Calculating the Density of a Uranium Nucleus

[mawalker]

this seems like a fairly simple problem, however I'm not sure if my calculation seems right...

the question:
The nucleus of a uranium atom has a diameter of 1.5 * 10 to the -14 and a mass of 4.0 * 10 to the -25.

It then asks what the density of the nucleus is.
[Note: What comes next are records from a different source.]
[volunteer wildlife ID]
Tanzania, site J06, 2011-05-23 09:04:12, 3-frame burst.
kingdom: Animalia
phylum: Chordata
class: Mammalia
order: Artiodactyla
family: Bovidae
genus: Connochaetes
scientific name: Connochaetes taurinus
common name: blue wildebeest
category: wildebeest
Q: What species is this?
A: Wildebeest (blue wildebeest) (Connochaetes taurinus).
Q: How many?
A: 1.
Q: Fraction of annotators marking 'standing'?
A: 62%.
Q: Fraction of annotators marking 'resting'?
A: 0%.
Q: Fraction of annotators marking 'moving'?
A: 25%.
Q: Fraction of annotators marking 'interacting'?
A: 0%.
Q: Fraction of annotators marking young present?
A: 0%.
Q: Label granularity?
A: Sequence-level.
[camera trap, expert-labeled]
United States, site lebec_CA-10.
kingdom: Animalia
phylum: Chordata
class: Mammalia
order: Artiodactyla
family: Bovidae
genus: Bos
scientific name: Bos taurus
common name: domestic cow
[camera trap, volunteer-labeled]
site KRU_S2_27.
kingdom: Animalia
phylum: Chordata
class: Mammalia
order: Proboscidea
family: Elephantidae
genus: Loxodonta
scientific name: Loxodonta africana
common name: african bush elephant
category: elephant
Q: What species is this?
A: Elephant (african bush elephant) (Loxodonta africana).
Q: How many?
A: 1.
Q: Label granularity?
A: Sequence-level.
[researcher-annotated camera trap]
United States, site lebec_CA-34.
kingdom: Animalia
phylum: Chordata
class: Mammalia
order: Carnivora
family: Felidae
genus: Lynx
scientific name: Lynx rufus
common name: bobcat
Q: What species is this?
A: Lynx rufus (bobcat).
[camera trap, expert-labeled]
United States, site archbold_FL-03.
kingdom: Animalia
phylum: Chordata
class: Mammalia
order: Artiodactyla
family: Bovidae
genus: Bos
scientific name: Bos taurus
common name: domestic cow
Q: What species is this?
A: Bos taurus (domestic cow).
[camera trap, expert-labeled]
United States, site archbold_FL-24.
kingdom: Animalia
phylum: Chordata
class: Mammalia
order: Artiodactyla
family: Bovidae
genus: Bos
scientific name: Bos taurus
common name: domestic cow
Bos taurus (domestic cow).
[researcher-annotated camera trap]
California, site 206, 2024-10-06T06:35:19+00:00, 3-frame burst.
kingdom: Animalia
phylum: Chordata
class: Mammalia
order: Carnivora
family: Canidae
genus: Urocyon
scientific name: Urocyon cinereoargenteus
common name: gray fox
I know that nucleus density is Mass/Volume, and I calculated the volume to be the radius (.5(1.5 * 10 to the -14)) squared times pi. this gave me 1.76 * 10 to the -28. So am i correct with an answer of 4.0 * 10 to the -25 / 1.76 * 10 to the -28? or am i going about this problem wrong? please help.

 

[Max Eilerson]

The volume of a sphere is $$V= \frac{4}{3}\pi r^3$$ volume must have the units of length cubed. What you have calculated is the area of a circle (cross section of the sphere).

 

[mawalker]

ahh, that makes sense... but that still doesn't seem right for some reason. that yielded me 1.4137 * 10 to the -41 for the volume...

 

[quasar987]

When you cube something small it becomes even smaller.

 

[Max Eilerson]

You should 1.8E-42 (i presume m^3). You've forgotten that r = 0.5D.

 

[quasar987]

For instance (1/2)³ is of half of one half of one half. That's 1/8, which is smaller than 1/2.

 

[Astronuc]

i.e. $$V_{sphere}= \frac{\pi}{6} d^3$$

 

[mawalker]

thank you... i actually came up with 1.767 * 10^-42 as the volume... a really small number but it is correct.